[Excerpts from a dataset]
═══

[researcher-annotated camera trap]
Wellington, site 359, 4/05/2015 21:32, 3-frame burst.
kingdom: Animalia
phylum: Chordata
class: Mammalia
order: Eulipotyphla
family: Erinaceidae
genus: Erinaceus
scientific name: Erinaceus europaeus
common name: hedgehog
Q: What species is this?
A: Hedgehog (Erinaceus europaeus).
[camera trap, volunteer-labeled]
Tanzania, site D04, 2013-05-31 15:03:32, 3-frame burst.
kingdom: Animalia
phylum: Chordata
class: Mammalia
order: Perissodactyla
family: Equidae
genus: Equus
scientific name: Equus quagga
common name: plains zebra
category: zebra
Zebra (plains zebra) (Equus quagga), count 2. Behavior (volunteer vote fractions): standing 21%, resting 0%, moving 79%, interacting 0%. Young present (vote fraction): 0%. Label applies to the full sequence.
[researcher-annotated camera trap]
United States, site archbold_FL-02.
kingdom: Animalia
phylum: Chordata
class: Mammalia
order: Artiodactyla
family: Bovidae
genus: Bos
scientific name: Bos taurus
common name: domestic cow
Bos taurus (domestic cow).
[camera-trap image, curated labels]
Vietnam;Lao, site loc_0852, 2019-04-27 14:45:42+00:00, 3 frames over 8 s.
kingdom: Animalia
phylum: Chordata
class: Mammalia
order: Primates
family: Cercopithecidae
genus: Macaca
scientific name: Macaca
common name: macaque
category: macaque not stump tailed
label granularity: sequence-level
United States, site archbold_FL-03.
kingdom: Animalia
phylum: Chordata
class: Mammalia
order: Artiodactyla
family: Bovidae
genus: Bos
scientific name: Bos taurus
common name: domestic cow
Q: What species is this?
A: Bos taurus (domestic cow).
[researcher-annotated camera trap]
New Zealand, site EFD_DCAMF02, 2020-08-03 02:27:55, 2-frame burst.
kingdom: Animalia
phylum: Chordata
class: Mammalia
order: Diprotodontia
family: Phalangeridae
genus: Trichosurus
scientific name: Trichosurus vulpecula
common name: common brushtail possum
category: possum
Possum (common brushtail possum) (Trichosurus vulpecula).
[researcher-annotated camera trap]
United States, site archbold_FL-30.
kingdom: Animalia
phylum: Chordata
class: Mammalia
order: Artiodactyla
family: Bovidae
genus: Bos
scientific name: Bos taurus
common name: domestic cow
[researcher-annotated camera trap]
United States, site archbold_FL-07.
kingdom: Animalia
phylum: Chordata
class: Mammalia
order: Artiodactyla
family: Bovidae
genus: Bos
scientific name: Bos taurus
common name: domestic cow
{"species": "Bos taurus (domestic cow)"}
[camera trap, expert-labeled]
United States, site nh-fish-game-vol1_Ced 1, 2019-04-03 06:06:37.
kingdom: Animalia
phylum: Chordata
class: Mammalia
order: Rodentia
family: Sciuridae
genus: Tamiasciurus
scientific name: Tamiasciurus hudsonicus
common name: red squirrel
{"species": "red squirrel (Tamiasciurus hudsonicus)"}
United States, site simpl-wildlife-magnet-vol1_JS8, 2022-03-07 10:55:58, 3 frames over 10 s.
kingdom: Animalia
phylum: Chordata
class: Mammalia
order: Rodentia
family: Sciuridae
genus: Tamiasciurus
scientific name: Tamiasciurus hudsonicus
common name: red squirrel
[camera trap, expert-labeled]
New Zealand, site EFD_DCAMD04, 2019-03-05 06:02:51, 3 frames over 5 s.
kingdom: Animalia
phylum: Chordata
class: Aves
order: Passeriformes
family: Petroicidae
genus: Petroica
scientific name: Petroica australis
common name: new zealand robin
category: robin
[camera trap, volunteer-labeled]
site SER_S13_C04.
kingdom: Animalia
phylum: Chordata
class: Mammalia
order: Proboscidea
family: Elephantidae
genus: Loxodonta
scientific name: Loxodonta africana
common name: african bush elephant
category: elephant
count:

═══

→ **TASK DESCRIPTION**: Restate word for word only the lines above from the line containing "United States, site archbold_FL-02." to the line containing "A: Bos taurus (domestic cow).", both of them included.

→ **TASK SOLUTION**:
United States, site archbold_FL-02.
kingdom: Animalia
phylum: Chordata
class: Mammalia
order: Artiodactyla
family: Bovidae
genus: Bos
scientific name: Bos taurus
common name: domestic cow
Bos taurus (domestic cow).
[camera-trap image, curated labels]
Vietnam;Lao, site loc_0852, 2019-04-27 14:45:42+00:00, 3 frames over 8 s.
kingdom: Animalia
phylum: Chordata
class: Mammalia
order: Primates
family: Cercopithecidae
genus: Macaca
scientific name: Macaca
common name: macaque
category: macaque not stump tailed
label granularity: sequence-level
United States, site archbold_FL-03.
kingdom: Animalia
phylum: Chordata
class: Mammalia
order: Artiodactyla
family: Bovidae
genus: Bos
scientific name: Bos taurus
common name: domestic cow
Q: What species is this?
A: Bos taurus (domestic cow).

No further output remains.